■ **Fragmento para leer**:
----------

La animación es bella, pero, creo, no tendrá nunca la falibilidad de la actuación de un humano, sus accidentes, sus momentos iluminados. Las experiencias contenidas o puestas al servicio de una emoción. Me gusta ver la cara de los actores, sus arrugas, sus defectos, sus manierismos, reconocerlos después, volver a verlos en el recuerdo y asociarlos con la emoción suscitada por la ficción.
“Amada y odiada”, dice sobre Elena Garro una reseña dedicada al Centro Cultural a su nombre.
Hay que leer a Elena Garro, primero y más importante.
Ahora no logro recordar dónde leí que Octavio Paz consideraba a Elena Garro la mejor escritora de México.
La figura de una mujer que vive detrás de las sombras de su esposo, porque este esposo era Octavio Paz, ya siempre fue Octavio Paz, mientras Elena Garro fue siendo Elena Garro con el tiempo solamente.

----------

■ **Extractos de datos**:
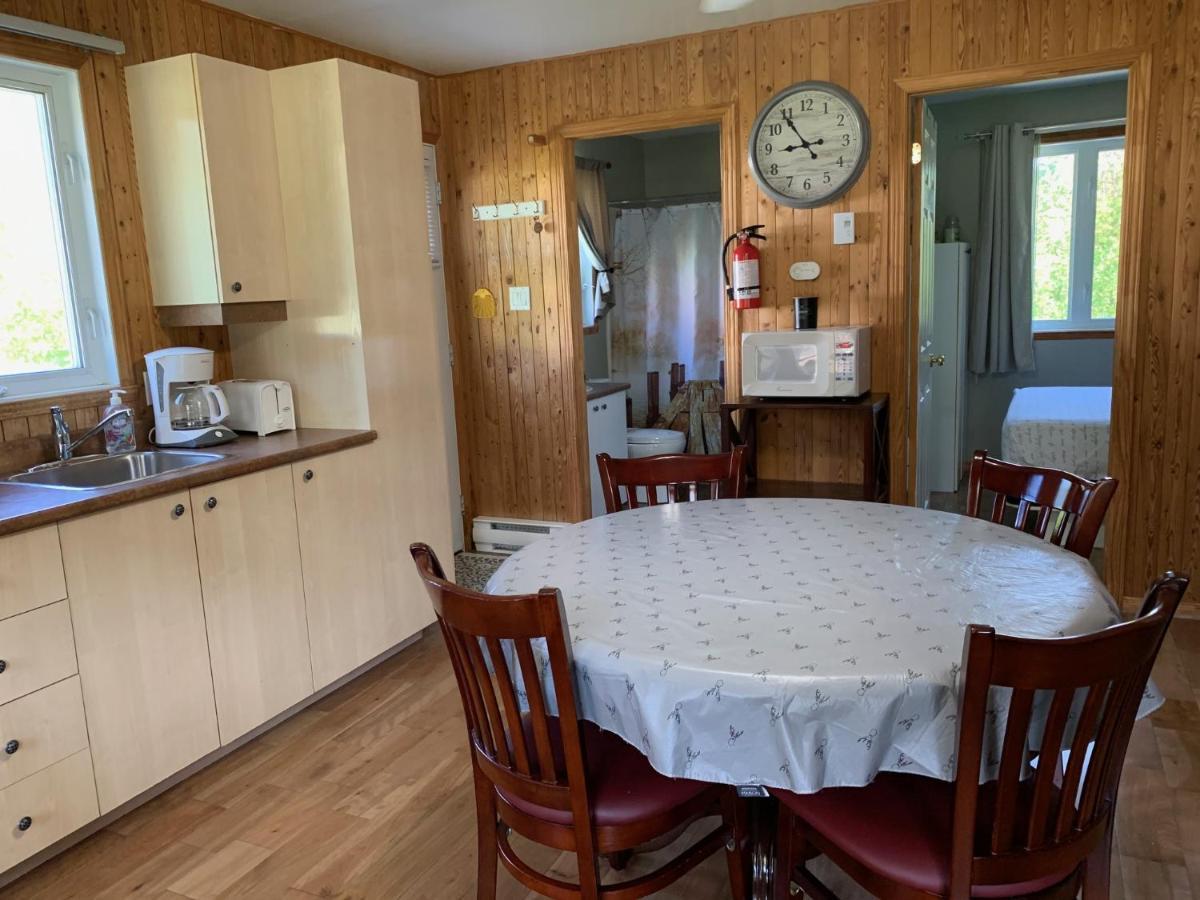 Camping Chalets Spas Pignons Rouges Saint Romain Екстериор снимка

----------

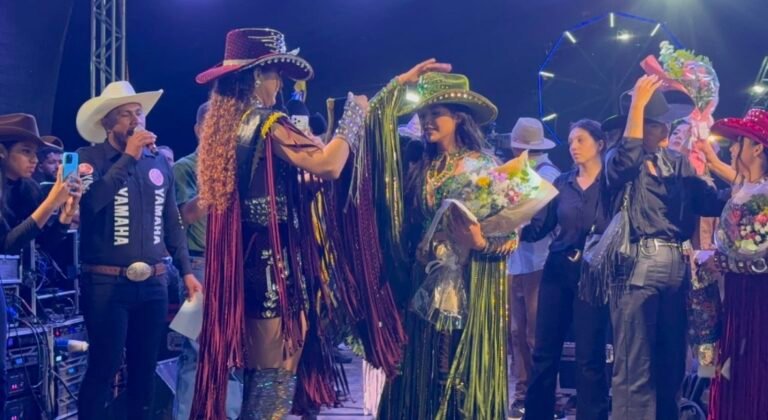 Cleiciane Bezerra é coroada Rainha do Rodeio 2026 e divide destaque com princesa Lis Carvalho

----------

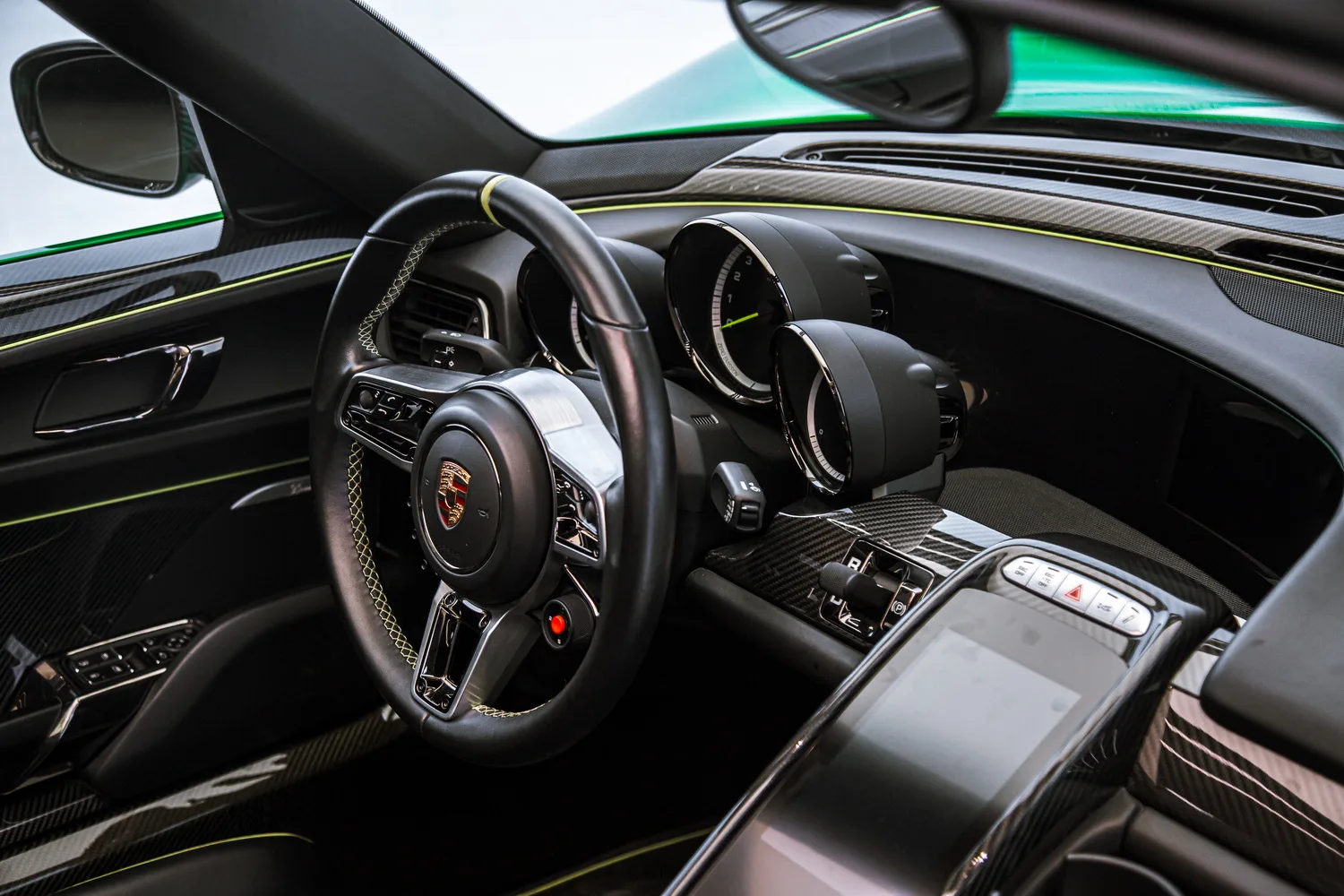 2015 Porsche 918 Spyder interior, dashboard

----------

■ **Descripción de la tarea**: Resume en dos oraciones el fragmento para leer.

■ **Respuesta a continuación**: Se sostiene que la animación, aunque bella, nunca tendrá la falibilidad de la actuación humana, y se expresa el gusto por ver las caras de los actores con sus arrugas, defectos y manierismos. Después se afirma que hay que leer a Elena Garro, llamada "amada y odiada" en una reseña y presentada como una mujer que vivió detrás de las sombras de su esposo, Octavio Paz, quien, según algo leído, la consideraba la mejor escritora de México.